Philosophe brillante, Edith Stein choisit le Carmel

Pour Edith Stein, le choix du carmel est celui de l’humilité, mais aussi une manière de mettre ses connaissances au service de Dieu. / CARMELITES .NET

Le choix du silence (3/5). Étonnant destin que celui de cette juive allemande, première femme Docteur en Philosophie, assistante d’Husserl qui, douze ans après avoir été baptisée, répond à l’appel du Carmel.

Un chandelier à sept branches. Un enfant Jésus dans une mangeoire. Des traductions manuscrites de Thomas d’Aquin. Une urne contenant de la terre du camp d’Auschwitz. Ces quatre objets, parmi bien d’autres exposés dans le petit musée du monastère Sainte-Madeleine à Spire (Allemagne), suffisent à résumer l’exceptionnel destin d’Edith Stein.

Une femme entourée de mystères

Comment cette philosophe parmi les plus brillantes de sa génération, née dans une famille juive pratiquante de Silésie, a-t-elle pu entrer au carmel et mourir dans les chambres à gaz, victime de la Shoah et témoin du Christ?
Certes, l’appel à tout quitter pour une vie cloîtrée relève toujours du mystère.

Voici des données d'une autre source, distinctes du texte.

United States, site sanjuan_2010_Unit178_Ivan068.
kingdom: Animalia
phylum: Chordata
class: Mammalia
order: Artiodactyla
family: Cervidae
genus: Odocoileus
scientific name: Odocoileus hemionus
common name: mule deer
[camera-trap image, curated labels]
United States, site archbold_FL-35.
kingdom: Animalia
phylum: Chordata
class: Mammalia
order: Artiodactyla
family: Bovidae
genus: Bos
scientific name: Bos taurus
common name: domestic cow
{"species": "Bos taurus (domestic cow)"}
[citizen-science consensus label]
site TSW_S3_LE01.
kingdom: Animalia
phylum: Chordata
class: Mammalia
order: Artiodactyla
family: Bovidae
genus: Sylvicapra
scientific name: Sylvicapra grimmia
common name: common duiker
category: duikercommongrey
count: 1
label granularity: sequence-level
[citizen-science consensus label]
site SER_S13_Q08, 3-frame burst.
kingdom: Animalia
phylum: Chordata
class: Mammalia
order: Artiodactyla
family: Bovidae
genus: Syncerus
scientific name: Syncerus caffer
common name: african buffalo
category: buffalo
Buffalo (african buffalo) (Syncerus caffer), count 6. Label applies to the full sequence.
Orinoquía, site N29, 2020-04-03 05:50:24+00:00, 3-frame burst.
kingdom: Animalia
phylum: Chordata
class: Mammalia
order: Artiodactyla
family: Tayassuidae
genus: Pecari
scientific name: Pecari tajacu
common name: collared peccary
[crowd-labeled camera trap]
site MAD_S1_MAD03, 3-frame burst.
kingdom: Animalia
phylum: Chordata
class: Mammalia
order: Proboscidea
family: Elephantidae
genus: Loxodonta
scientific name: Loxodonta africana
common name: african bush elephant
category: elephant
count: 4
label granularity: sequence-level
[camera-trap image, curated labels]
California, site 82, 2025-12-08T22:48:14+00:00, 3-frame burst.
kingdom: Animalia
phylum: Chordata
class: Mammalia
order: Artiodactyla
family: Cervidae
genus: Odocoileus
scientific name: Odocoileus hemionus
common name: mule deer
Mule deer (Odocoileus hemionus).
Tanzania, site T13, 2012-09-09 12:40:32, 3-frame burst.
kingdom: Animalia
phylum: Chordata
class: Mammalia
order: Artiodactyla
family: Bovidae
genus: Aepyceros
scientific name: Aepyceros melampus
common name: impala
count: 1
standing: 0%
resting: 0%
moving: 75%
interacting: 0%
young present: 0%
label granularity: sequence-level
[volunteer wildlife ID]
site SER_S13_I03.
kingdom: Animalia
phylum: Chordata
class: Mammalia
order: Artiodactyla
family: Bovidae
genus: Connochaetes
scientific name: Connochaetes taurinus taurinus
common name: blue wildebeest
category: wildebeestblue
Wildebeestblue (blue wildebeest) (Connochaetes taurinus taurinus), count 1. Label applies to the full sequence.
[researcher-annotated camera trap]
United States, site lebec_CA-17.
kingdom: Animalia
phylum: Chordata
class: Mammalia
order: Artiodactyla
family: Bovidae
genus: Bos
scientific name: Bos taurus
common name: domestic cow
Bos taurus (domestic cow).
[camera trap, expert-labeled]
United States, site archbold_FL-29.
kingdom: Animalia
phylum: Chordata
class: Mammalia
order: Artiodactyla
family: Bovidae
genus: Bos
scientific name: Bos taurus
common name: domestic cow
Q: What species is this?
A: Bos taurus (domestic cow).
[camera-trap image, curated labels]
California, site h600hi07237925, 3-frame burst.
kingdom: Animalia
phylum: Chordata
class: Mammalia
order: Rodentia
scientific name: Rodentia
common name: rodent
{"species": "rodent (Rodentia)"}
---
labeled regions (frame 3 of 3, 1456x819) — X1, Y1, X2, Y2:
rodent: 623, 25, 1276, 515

D’ailleurs, Edith Stein disait qu’il s’agissait là d’un « secret ». « Non parce qu’elle refusait d’en parler, mais parce qu’elle en était débordée», précise Bénédicte Bouillot, célibataire consacrée de la communauté du Chemin-Neuf, enseignante de philosophie au Centre Sèvres et au Studium du Chemin-Neuf à Chartres, et dont la thèse sur Edith Stein vient d’être publiée (1). Toutefois pour Edith Stein, cet appel à 42 ans surprend davantage, même s’il s’inscrit dans une lente maturation intérieure.

Phénoménologie

En fait, à 26 ans, Edith Stein, alors professeur de philosophie et proche des principaux membres de la phénoménologie – Edmund Husserl, Adolf Reinach, et Max Scheler –, avait été marquée par la réaction de Pauline Reinach après la mort au front de son mari : loin d’être anéantie, elle était portée par sa foi en la résurrection. « C’était la première rencontre d’Edith Stein avec la croix glorieuse, mais elle n’avait pas encore rencontré le Crucifié », interprète Bénédicte Bouillot.
Cette rencontre se fera par l’intermédiaire de Thérèse d’Avila, dont elle lit La Vie à 30 ans, lors d’un séjour chez une autre amie chrétienne. C’est à ce moment-là qu’elle décide de demander le baptême… ce qui se fera quelques mois plus tard, en janvier 1922.
Pour sa famille, cette « conversion » est d’autant plus douloureuse qu’elle choisit non pas le protestantisme, vers lequel la portait son milieu intellectuel, mais le catholicisme, considéré alors en Prusse comme pleine de traditions incompatibles avec les exigences rationalistes.

Consécration de cœur

En réalité, Edith Stein découvrira une cohérence profonde entre l’anthropologie catholique et la philosophie de la personne qu’elle avait commencé à élaborer. Il reste que pour elle, ce choix de l’Église catholique correspond à une démarche d’abaissement, d’humilité.
Dès sa rencontre avec le Christ, elle savait que Dieu lui réservait une place au carmel, explique Edith Stein dans Comment je suis entrée au carmel de Cologne ? – qu’elle a offert à sa maîtresse des novices en 1933.
Mais sur les conseils de son père spirituel, elle renonce à entrer tout de suite au carmel et vient à Spire, enseigner l’allemand et l’histoire à l’école normale féminine du couvent des dominicaines de la Madeleine, tout en suivant les offices et en vivant déjà une consécration de cœur.

Travail de traduction

Pendant ses temps libres, elle se lance dans la traduction en allemand de John Henry Newman, puis, encouragée par le philosophe jésuite Erich Przywara, du De veritate de saint Thomas d’Aquin – pour la première fois traduit en allemand.
« Il m’est apparu à la lecture de Saint Thomas qu’il était possible de mettre la connaissance au service de Dieu et c’est alors seulement que j’ai pu me résoudre à reprendre sérieusement mes travaux. Il m’a semblé en effet que plus une personne est attirée par Dieu, plus elle doit sortir d’elle-même pour aller vers le monde en y portant l’amour divin », écrira plus tard Edith Stein pour expliquer son travail de rapprochement entre le thomisme et la philosophie moderne, notamment la phénoménologie.
Pendant ses onze années à Spire, Edith Stein a donc porté cet appel du carmel, attendant le moment opportun. Et c’est en 1933, privée du droit de parler en public par le régime nazi, qu’elle frappe à la porte de celui de Cologne, intimement persuadée que, selon son expression, « au-dessus de ce monde en flammes, se dresse la croix que rien ne peut consumer ».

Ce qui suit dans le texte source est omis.